Now the front axle is out I could pull down the leaf packs. Interestingly the passengers side pack had an extra leaf over the driver side. Must have been a dodgy repair from the dark ages.
The centre bolts removed and the inner spring clamps undone to remove all but the 4 full load leafs in the pack. The PS pack took a little more time to remove the extra leaf.
And reassembly using some new bolts with 4 full length leaves per pack. Despite the weight of the engine, I used 4 leafs/pack again on the front as I did on the rear as the shorter spring length will hopefully maintain a matched level of stiffness. Ride heights and ramp travel will verify this later.

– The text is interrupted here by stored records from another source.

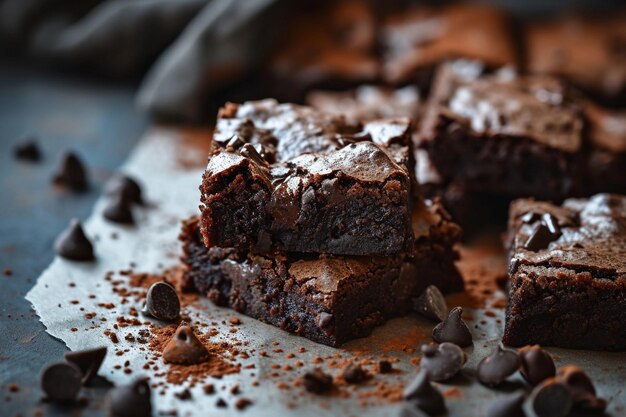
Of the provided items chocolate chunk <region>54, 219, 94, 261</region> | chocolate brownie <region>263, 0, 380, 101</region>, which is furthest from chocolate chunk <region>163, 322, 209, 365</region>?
chocolate brownie <region>263, 0, 380, 101</region>

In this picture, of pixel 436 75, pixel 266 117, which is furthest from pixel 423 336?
pixel 436 75

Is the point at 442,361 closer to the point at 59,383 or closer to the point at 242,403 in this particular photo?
the point at 242,403

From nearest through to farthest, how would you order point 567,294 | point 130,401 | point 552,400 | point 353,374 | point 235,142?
point 130,401 < point 552,400 < point 353,374 < point 567,294 < point 235,142

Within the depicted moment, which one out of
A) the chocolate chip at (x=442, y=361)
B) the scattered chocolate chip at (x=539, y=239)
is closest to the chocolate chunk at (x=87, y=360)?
the chocolate chip at (x=442, y=361)

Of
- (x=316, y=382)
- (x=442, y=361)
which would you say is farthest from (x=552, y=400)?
(x=316, y=382)

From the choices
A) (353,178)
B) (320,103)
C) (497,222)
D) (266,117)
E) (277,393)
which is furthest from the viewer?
(320,103)

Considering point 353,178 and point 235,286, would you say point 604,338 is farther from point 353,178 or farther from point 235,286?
point 235,286

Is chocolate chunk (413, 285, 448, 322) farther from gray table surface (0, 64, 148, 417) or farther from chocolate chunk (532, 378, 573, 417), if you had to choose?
gray table surface (0, 64, 148, 417)
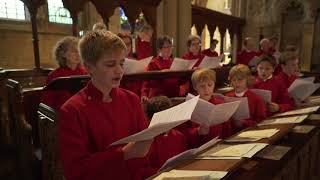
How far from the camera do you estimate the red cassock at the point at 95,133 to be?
4.10 feet

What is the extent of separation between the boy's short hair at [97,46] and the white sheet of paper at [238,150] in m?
0.70

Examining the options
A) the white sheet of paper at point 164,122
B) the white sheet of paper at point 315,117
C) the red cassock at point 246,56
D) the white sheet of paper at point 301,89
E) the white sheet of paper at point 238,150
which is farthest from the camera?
the red cassock at point 246,56

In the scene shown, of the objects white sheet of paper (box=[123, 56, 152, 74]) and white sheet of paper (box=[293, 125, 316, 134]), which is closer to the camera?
white sheet of paper (box=[293, 125, 316, 134])

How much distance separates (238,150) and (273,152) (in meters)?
0.27

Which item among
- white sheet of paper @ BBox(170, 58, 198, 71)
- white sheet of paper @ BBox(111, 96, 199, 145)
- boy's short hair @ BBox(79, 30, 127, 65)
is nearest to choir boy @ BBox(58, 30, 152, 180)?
boy's short hair @ BBox(79, 30, 127, 65)

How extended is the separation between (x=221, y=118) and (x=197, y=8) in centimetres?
472

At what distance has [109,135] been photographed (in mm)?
1367

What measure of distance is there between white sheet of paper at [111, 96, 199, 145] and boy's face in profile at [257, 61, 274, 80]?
2.21m

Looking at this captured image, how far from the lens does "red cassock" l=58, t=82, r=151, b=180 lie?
1.25 metres

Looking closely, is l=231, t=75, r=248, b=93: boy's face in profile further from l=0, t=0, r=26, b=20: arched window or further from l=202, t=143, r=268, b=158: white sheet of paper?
l=0, t=0, r=26, b=20: arched window

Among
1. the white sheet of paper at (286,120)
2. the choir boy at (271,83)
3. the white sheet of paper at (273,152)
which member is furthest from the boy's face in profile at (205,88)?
the choir boy at (271,83)

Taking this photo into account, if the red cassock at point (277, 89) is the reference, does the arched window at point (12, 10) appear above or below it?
above

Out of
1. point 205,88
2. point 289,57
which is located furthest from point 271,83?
point 205,88

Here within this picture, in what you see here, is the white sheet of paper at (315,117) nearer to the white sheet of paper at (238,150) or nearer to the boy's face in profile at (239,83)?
the boy's face in profile at (239,83)
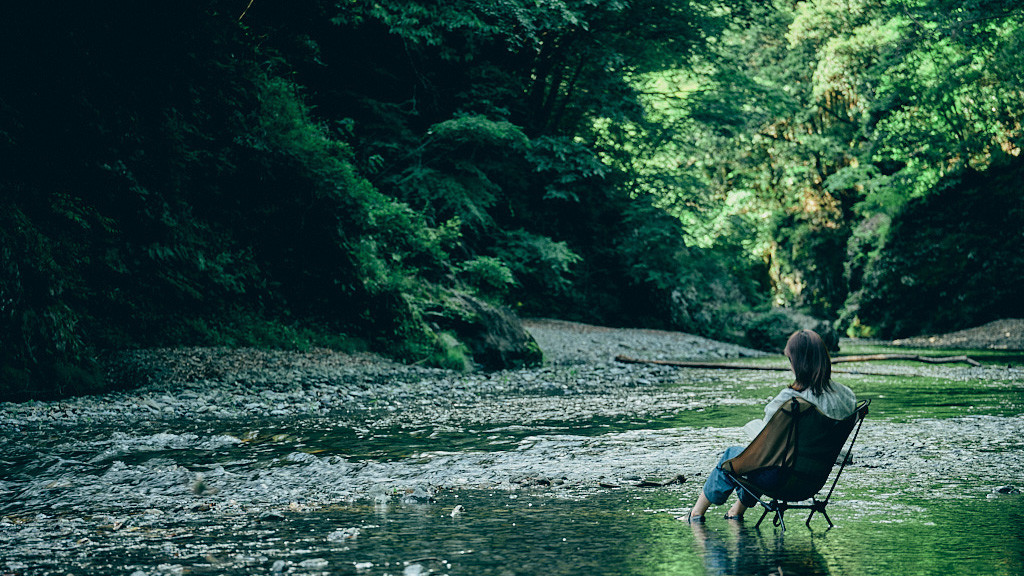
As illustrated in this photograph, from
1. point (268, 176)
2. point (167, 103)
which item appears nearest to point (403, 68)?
point (268, 176)

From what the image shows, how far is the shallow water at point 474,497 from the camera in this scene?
4039 millimetres

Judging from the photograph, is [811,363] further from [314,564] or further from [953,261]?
[953,261]

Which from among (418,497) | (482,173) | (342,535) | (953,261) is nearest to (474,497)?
(418,497)

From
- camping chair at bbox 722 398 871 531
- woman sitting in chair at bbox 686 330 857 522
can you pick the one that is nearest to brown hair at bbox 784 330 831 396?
woman sitting in chair at bbox 686 330 857 522

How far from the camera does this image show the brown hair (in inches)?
174

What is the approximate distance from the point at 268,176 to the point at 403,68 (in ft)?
26.4

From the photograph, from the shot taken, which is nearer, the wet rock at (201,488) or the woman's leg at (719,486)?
the woman's leg at (719,486)

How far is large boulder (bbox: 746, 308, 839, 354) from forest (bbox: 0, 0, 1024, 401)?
146 millimetres

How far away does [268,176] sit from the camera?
51.9 feet

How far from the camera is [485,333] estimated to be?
17188mm

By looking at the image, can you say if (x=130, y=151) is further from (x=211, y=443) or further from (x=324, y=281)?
(x=211, y=443)

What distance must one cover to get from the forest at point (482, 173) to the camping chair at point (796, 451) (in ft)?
29.4

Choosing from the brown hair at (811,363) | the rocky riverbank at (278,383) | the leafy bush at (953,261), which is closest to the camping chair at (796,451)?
the brown hair at (811,363)

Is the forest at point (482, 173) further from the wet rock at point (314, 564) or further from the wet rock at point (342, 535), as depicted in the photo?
the wet rock at point (314, 564)
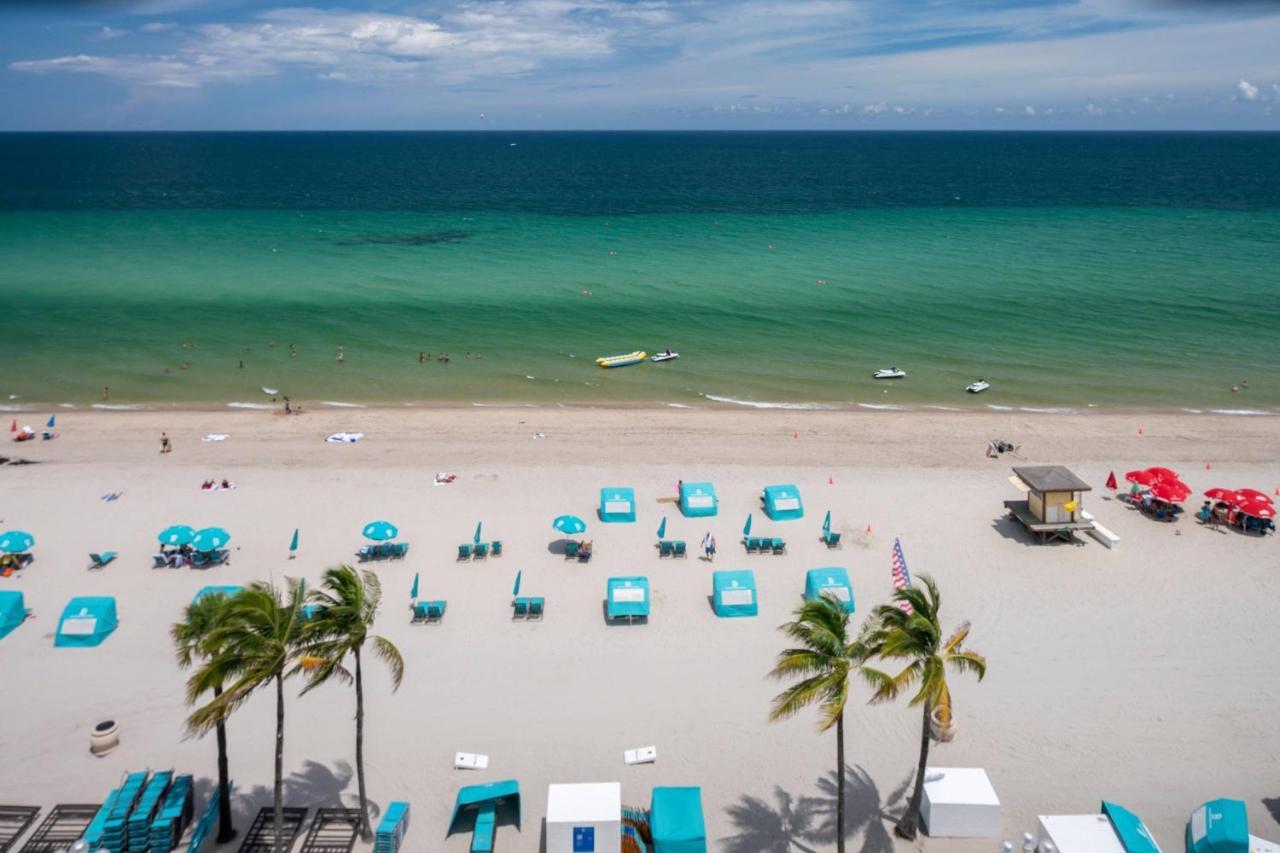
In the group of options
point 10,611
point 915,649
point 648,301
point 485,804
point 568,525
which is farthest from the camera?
point 648,301

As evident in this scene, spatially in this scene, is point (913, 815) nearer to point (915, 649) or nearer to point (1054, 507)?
point (915, 649)

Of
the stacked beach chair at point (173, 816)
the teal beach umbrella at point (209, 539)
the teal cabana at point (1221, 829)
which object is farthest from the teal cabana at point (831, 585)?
the teal beach umbrella at point (209, 539)

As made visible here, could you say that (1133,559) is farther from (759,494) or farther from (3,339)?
(3,339)

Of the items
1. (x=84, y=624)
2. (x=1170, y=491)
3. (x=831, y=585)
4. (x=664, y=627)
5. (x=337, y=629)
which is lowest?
(x=664, y=627)

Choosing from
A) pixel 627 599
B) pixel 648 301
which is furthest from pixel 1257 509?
pixel 648 301

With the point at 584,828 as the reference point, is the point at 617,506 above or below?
above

The axle went back in and significantly the spring perches on the axle lined up nicely with the Landies springs. This makes life easy and fitting of the axle pretty quick. A quick check of ride heights brings the front to a level that is 2" over the rear, and a lift of 4" all up. This is a bit higher than what I was after reducing this is something to think about. The springs are very soft after jumping on them.

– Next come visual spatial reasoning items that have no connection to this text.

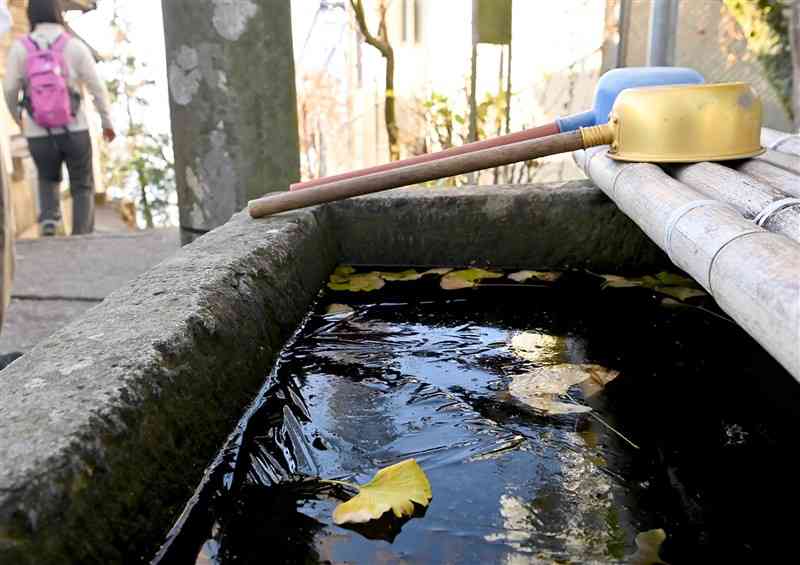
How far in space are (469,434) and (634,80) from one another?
122cm

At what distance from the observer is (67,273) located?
3799 mm

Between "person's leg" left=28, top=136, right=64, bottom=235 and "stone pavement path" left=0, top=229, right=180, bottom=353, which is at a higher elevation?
"person's leg" left=28, top=136, right=64, bottom=235

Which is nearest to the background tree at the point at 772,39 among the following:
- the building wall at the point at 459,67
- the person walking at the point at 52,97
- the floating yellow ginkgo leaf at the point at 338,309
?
the building wall at the point at 459,67

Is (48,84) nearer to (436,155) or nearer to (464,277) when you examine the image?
(436,155)

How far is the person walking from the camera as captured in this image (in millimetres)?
4383

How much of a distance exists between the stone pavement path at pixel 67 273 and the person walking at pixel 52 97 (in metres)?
0.42

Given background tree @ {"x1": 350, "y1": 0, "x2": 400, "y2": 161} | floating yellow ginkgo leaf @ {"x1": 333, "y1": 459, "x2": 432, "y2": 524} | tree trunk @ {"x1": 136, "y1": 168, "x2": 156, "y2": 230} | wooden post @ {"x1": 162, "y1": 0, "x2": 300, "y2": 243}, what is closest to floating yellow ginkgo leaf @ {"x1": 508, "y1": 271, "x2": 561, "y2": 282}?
floating yellow ginkgo leaf @ {"x1": 333, "y1": 459, "x2": 432, "y2": 524}

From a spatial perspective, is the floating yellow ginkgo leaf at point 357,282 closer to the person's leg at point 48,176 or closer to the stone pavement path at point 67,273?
the stone pavement path at point 67,273

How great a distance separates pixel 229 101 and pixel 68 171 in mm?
2674

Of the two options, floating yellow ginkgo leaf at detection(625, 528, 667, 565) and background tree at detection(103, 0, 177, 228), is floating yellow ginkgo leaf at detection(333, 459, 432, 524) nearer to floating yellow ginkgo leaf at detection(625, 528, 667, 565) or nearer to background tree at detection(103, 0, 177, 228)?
floating yellow ginkgo leaf at detection(625, 528, 667, 565)

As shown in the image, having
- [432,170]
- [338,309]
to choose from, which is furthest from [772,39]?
[338,309]

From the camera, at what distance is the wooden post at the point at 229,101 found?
8.30ft

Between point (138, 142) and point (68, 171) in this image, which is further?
point (138, 142)

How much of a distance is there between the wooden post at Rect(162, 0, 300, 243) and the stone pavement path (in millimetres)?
654
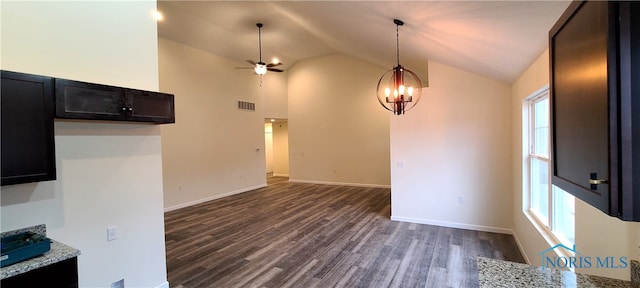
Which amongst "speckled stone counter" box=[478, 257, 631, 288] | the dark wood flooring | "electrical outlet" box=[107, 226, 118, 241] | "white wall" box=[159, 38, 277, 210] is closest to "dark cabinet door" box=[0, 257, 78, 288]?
"electrical outlet" box=[107, 226, 118, 241]

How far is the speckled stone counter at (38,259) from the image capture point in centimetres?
146

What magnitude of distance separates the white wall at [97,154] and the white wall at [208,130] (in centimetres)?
376

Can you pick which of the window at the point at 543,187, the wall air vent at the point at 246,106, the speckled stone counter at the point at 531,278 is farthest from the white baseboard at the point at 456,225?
the wall air vent at the point at 246,106

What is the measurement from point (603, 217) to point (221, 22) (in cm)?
612

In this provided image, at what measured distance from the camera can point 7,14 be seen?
180 centimetres

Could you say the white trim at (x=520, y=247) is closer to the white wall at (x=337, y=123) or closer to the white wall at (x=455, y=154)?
the white wall at (x=455, y=154)

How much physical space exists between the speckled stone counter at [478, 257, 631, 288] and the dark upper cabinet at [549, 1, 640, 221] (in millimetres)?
473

Some better pics of the IIa's new stance.Initially I thought the back had come up by 2" and the front by 4", but it seems the guards are not the same front / back and my measurements are out. When the wheels are compared to the sills it looks like the ride height is level, though not with the top of the guards. Maybe I should trim the rear guards to match???
and the spring over.
The DS spring plate still needs the long U-bolt attached. The plate needs to be redrilled for this as the perch is not manufactures at 90 degrees to the axle housings, and so the holes are offset, especially in relation to the spring pack bolt. Again the spring plates have been swapped and its looking like the factory shocks will work with this setup. Again the angle of the shock will be at about 45 degrees giving extra travel but less effectiveness. The steering damper will bolt straight into the standard Hilux position, and the steering is still to be connected
The hilux diffs were about $400 I think it was with 4.88 ratios. I've thought long and hard about replacing them again with wider diffs, which will also allow using an outboard coil setup and give it some extra stability, but will just leave it. I don't think I'd use the nissans, because its hard to get good CV's for them. They're no better than the toyota ones, but strong Toy ones are everywhere. I think the LC60 axles would be very good though. These also all come, as far as I know, in 4.11 gears which is good for 33-35's, the LC60 power steer will bolt straight up and parts are cheap (about $700 for axles complete). The trade off though is the diff pumpkins are a lot bigger and so to maintain the clearance you need to run bigger tyres. 29's on a Rover has the same clearance as 31's on a Patrol/LC, which is why 've stayed with Hilux diffs (very similar to Rover clearances)
Another option! People are getting into fitting Hilux diff centres to Rover axles. I'm pretty sure the Rover axles are comparibly wide, though rover runs less offset in the rims. Redrill the axle housing to suit the Toyota 3rd member and in it goes. These are a lot stronger than the rover units with Toyotas Hypoid setup. Jack McNamara will make lockers to suit Rover 24 spline axles also, or the axles need to be made from Toy 31 spline to rover 24 spline. The pinion does need to have a solid spacer though, not the standard crush tube, or that will still give.